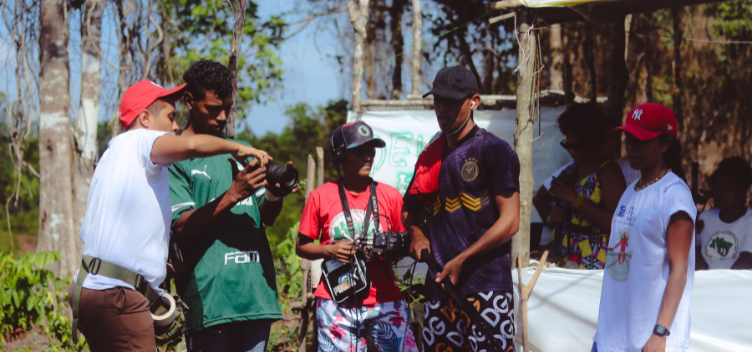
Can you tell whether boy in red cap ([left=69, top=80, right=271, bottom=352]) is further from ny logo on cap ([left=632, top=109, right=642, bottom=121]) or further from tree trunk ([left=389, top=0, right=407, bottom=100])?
tree trunk ([left=389, top=0, right=407, bottom=100])

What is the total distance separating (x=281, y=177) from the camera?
2680mm

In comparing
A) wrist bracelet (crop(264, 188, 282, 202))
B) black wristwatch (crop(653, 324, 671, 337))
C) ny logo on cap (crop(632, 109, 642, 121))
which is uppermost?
ny logo on cap (crop(632, 109, 642, 121))

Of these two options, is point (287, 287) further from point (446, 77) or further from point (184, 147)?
point (184, 147)

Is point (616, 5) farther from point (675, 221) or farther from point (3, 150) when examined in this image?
point (3, 150)

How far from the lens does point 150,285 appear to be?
249cm

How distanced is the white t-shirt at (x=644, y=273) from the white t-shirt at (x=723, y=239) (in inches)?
93.1

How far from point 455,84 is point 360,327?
1.40 meters

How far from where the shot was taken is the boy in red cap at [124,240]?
7.70 feet

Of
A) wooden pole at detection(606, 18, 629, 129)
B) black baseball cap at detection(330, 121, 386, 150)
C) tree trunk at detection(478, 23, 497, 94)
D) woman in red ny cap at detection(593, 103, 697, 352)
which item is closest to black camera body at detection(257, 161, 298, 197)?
black baseball cap at detection(330, 121, 386, 150)

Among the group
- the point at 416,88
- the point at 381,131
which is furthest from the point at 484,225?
the point at 416,88

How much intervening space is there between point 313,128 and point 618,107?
56.4 feet

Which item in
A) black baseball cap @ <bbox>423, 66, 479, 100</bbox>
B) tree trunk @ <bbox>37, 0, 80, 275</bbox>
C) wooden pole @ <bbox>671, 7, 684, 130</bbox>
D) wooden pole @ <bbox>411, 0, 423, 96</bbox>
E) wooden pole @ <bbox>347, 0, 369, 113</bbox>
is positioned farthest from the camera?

• [目標]: 上の資料を最初から最後まで、一字も変えずに書き写してください。画像は答えに入れないこと。

• [解答]:
Can you tell whether boy in red cap ([left=69, top=80, right=271, bottom=352]) is further from ny logo on cap ([left=632, top=109, right=642, bottom=121]) or further from tree trunk ([left=389, top=0, right=407, bottom=100])?
tree trunk ([left=389, top=0, right=407, bottom=100])

What is the total distance separating (x=281, y=177) from the camera?
2680mm

In comparing
A) wrist bracelet (crop(264, 188, 282, 202))
B) black wristwatch (crop(653, 324, 671, 337))
C) ny logo on cap (crop(632, 109, 642, 121))
which is uppermost?
ny logo on cap (crop(632, 109, 642, 121))

Of these two options, is point (287, 287) further from point (446, 77) or further from point (184, 147)?
point (184, 147)

Is point (616, 5) farther from point (675, 221) or farther from point (3, 150) when examined in this image?
point (3, 150)

How far from the lens does point 150,285 appear to be?
249cm

How distanced is the white t-shirt at (x=644, y=273) from the white t-shirt at (x=723, y=239) (in inches)?
93.1

How far from point 455,84 is point 360,327?
1.40 meters

How far from where the shot was taken is the boy in red cap at [124,240]?
7.70 feet

Of
A) wooden pole at detection(606, 18, 629, 129)
B) black baseball cap at detection(330, 121, 386, 150)
C) tree trunk at detection(478, 23, 497, 94)
D) woman in red ny cap at detection(593, 103, 697, 352)
which item is closest to black camera body at detection(257, 161, 298, 197)?
black baseball cap at detection(330, 121, 386, 150)

Among the group
- the point at 416,88
- the point at 381,131
which is furthest from the point at 484,225?
the point at 416,88

How much intervening space is there between point 313,128 and point 618,107?
56.4 feet

Which item in
A) black baseball cap @ <bbox>423, 66, 479, 100</bbox>
B) tree trunk @ <bbox>37, 0, 80, 275</bbox>
C) wooden pole @ <bbox>671, 7, 684, 130</bbox>
D) wooden pole @ <bbox>411, 0, 423, 96</bbox>
E) wooden pole @ <bbox>347, 0, 369, 113</bbox>
is positioned farthest from the camera?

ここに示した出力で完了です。